The successor to Selena.
ON MAY 29, 1995, TWO MONTHS AFTER THE TRAGIC death of tejano star Selena, a tribute was staged in her honor at Houston’s Astrodome. Although many well-known acts performed that day, including hometown superstars La Mafia and Selena’s former bandmate Pete Astudillo, it was an unknown eleven-year-old dynamo named Jennifer Peña who made the biggest impression. Confidently bouncing around the stage while singing her idol’s biggest hits, “Bidi Bidi Bom Bom” and “Como La Flor,” Jennifer won the hearts of the 32,000 fans in attendance—and so impressed Selena’s father and manager, Abraham Quintanilla, Jr., that she landed a contract with his Q Productions, an artist-management firm that represents such groups as Los Agues and Imagen Latina. “That one appearance launched her professional career,” says Quintanilla, who saw many similarities between the petite, brown-eyed Corpus Christi resident and his own daughter. “That was really exciting,” says Jennifer, who is now thirteen. “There were so many people there. But it wasn’t scary. It was a lot of fun and an honor for me to be there.”

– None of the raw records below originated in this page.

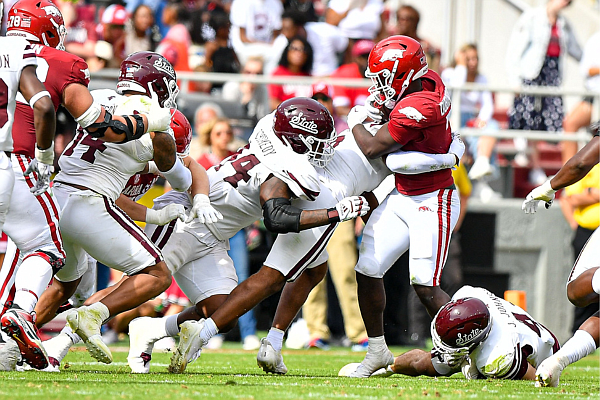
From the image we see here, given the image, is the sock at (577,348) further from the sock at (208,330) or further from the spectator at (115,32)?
the spectator at (115,32)

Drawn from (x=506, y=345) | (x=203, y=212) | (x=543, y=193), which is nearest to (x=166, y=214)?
(x=203, y=212)

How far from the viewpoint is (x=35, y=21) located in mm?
5281

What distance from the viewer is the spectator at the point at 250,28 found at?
36.2 feet

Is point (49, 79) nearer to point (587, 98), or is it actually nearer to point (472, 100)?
point (472, 100)

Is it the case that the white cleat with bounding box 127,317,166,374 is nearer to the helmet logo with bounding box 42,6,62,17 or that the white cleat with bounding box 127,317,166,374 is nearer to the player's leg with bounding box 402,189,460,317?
the player's leg with bounding box 402,189,460,317

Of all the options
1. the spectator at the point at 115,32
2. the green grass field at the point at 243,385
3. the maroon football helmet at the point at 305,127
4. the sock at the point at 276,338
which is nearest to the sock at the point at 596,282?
the green grass field at the point at 243,385

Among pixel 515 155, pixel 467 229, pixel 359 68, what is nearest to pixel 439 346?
pixel 467 229

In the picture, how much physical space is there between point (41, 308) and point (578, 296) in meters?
3.24

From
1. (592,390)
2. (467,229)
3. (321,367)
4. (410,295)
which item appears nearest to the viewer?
(592,390)

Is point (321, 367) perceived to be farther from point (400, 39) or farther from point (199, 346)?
point (400, 39)

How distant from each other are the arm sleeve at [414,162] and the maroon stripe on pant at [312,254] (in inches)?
→ 21.5

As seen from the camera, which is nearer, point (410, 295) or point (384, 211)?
point (384, 211)

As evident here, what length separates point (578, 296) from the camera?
18.1 ft

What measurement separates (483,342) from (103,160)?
2399mm
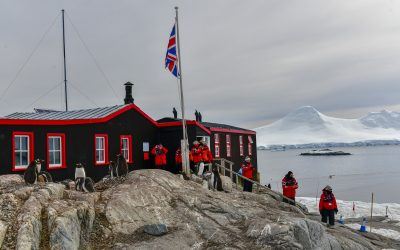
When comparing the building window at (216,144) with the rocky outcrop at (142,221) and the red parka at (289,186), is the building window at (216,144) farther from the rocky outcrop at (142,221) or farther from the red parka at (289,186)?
the rocky outcrop at (142,221)

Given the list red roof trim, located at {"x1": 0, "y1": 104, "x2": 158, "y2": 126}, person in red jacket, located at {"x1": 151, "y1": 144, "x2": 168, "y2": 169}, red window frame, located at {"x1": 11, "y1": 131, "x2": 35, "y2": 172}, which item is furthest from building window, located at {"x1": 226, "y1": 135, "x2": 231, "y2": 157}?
red window frame, located at {"x1": 11, "y1": 131, "x2": 35, "y2": 172}

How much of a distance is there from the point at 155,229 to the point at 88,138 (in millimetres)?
9593

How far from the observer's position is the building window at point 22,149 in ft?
63.4

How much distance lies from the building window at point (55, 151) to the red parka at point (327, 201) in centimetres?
1309

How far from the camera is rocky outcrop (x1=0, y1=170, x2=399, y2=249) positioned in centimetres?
1245

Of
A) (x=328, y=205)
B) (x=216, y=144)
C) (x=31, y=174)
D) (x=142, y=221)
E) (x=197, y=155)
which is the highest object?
(x=216, y=144)

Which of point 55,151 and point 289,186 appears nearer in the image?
point 55,151

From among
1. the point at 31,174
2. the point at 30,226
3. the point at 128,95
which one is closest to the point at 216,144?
the point at 128,95

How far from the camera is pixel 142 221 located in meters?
14.5

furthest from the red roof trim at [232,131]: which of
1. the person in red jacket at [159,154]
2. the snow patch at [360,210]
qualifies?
the snow patch at [360,210]

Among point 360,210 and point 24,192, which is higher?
point 24,192

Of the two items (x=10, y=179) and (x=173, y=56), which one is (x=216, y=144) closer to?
(x=173, y=56)

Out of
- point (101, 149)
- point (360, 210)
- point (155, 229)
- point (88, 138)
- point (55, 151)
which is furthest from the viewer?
point (360, 210)

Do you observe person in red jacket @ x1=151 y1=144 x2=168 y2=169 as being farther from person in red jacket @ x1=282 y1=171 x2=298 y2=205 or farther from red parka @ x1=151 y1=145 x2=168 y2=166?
person in red jacket @ x1=282 y1=171 x2=298 y2=205
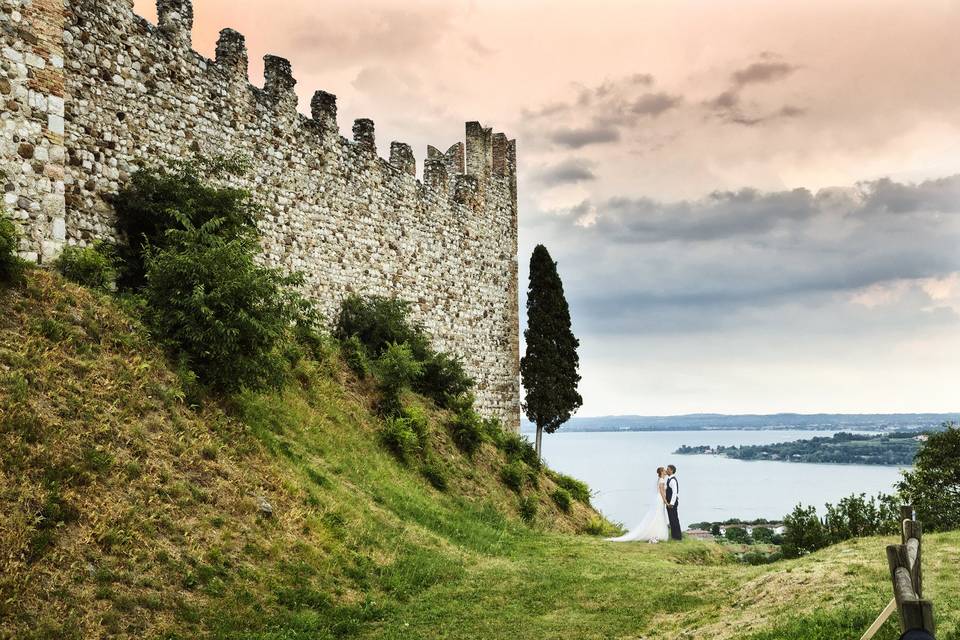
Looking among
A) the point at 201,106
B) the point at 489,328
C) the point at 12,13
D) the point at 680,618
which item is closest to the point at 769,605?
the point at 680,618

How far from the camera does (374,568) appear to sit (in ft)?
38.3

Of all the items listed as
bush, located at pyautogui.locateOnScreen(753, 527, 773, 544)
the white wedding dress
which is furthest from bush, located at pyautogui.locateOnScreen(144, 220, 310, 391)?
bush, located at pyautogui.locateOnScreen(753, 527, 773, 544)

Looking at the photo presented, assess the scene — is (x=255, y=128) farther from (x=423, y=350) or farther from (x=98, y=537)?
(x=98, y=537)

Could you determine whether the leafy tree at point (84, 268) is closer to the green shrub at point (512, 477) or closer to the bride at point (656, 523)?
the green shrub at point (512, 477)

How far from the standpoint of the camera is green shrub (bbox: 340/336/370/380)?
2016 cm

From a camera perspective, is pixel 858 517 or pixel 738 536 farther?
pixel 738 536

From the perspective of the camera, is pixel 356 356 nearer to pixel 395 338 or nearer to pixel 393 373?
pixel 393 373

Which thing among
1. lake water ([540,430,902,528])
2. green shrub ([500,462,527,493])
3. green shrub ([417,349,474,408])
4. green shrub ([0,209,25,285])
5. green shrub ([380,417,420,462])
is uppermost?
green shrub ([0,209,25,285])

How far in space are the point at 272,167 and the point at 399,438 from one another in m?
7.80

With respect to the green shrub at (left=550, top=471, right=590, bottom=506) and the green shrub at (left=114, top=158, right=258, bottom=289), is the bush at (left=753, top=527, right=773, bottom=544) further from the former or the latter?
the green shrub at (left=114, top=158, right=258, bottom=289)

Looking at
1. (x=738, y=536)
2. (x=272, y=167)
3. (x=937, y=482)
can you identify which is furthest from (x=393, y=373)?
(x=937, y=482)

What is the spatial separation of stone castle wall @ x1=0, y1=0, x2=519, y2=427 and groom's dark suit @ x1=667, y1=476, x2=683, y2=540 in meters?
10.3

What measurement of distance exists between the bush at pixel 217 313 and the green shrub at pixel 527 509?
9.34m

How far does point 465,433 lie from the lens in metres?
21.5
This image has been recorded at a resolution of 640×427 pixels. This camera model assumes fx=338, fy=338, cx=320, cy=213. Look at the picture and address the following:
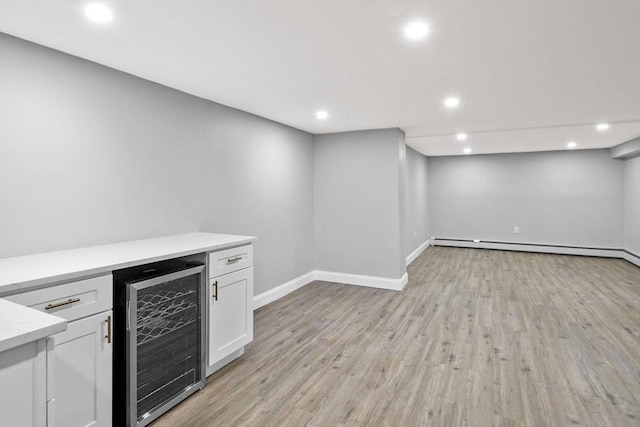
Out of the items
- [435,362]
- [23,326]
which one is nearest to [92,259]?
[23,326]

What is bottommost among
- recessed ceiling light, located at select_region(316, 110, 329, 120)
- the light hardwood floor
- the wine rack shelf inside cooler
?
the light hardwood floor

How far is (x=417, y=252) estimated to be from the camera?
22.9ft

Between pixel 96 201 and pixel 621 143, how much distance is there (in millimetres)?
7816

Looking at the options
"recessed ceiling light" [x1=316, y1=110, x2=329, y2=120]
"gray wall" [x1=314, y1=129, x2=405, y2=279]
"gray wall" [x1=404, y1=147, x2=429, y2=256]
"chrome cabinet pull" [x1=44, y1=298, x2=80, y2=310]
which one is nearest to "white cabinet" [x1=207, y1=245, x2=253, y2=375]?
"chrome cabinet pull" [x1=44, y1=298, x2=80, y2=310]

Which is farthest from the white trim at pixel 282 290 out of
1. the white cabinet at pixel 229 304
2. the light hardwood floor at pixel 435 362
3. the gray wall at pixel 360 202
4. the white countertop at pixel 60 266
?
the white countertop at pixel 60 266

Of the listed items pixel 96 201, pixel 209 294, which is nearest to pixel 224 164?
pixel 96 201

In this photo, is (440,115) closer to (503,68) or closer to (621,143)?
(503,68)

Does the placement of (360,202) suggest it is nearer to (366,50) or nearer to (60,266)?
(366,50)

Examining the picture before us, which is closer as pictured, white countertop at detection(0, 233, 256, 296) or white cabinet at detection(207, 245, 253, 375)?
white countertop at detection(0, 233, 256, 296)

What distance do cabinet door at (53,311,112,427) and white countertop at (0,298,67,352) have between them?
0.47m

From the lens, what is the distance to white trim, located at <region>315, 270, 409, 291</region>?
4.53 m

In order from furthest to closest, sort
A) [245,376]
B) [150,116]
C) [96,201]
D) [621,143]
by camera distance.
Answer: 1. [621,143]
2. [150,116]
3. [245,376]
4. [96,201]

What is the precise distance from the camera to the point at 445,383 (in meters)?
2.33

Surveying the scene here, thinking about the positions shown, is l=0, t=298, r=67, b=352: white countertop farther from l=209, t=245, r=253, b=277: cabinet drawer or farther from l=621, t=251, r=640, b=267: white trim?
l=621, t=251, r=640, b=267: white trim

Relying on the same keyboard-driven, pop-inflected cumbias that took Selena to the top of the charts in the early nineties, Quintanilla produced Jennifer’s debut single, “Ven a Mi,” and her debut CD, Dulzura (EMI Latin). When they were released this past April, she was more than ready to seize the moment. “My parents were at school to pick me up when we heard the song on the radio for the first time,” she says. “My friends were there. It felt really good.” The album promptly entered Billboard’s Hot Latin Tracks chart and by early September was at number twelve, with more than 70,000 copies sold. That earned Jennifer a gold record, an unprecedented accomplishment for a female tejano singer’s first release.
Jennifer’s interest in music and dancing began at age five and was encouraged by her parents, Jaime and Mary Lee Peña, who have been a stabilizing influence during this summer’s success. “We decided to keep her in public school,” Mary Lee says. “We’re trying to keep her life as normal as possible.” Still, fame has come at a price. To record, tour, and stay on the honor roll at Elliott Grant Middle School, the eighth-grader has had to sacrifice gymnastics and forget about trying out for the drill team. Football games, violin lessons, and trips to the movies with friends are things of the past. “She’s being taught that no matter what she pursues, education is always important,” Mary Lee says. “She has to leave the door open for the career choices she’ll have to make when she gets older.”